Some users may not need to work with the data in the original content source but consume the data resulting from processes built into those sources. There may be a licensing limit to the original content source that prevents some users from getting their own credentials. In some cases, the original content source has been locked down, is obsolete or will be decommissioned soon; yet its content is still valuable to users of the data lake.

Once the content is in the data lake, it can be normalized and enriched. This can include metadata extraction, format conversion, augmentation, entity extraction, cross-linking, aggregation, de-normalization, or indexing. Read more about data preparation best practices. Data is prepared “as needed,” reducing preparation costs over up-front processing (such as would be required by data warehouses). A big data compute fabric makes it possible to scale this processing to include the largest possible enterprise-wide data sets.
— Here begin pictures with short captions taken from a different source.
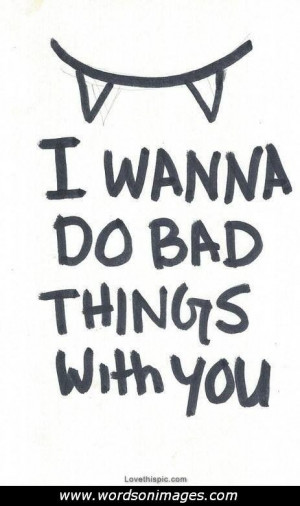 Wanna Do Bad Things to You Quote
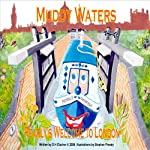 Pearly's Welcome to London: Muddy Waters | D H Clacher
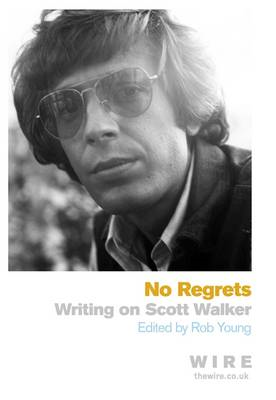 No Regrets: Writings on Scott Walker (BOK)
Users, from different departments, potentially scattered around the globe, can have flexible access to the data lake and its content from anywhere. This increases re-use of the content and helps the organization to more easily collect the data required to drive business decisions.

Information is power, and a data lake puts enterprise-wide information into the hands of many more employees to make the organization as a whole smarter, more agile, and more innovative.

Searching the Data Lake

Data lakes will have tens of thousands of tables/files and billions of records. Even worse, this data is unstructured and widely varying.

In this environment, search is a necessary tool:

  • To find tables that you need – based on table schema and table content
  • To extract sub-sets of records for further processing
  • To work with unstructured (or unknown-structured) data sets
  • And most importantly, to handle analytics at scale

Only search engines can perform real-time analytics at billion-record scale with reasonable cost.

Search engines are the ideal tool for managing the enterprise data lake because:

  • Search engines are easy to use – Everyone knows how to use a search engine.
  • Search engines are schema-free – Schemas do not need to be pre-defined. Search engines can handle records with varying schemas in the same index.
  • Search engines naturally scale to billions of records.
  • Search can sift through wholly unstructured content.

The State of Data Lake Adoption

Radiant Advisors and Unisphere Research recently released “The Definitive Guide to the Data Lake,” a joint research project with the goal of clarifying the emerging data lake concept.

Two of the high-level findings from the research were:

  • Data lakes are increasingly recognizable as both a viable and compelling component within a data strategy, with small and large companies continuing to adopt.
  • Governance and security are still top-of-mind as key challenges and success factors for the data lake.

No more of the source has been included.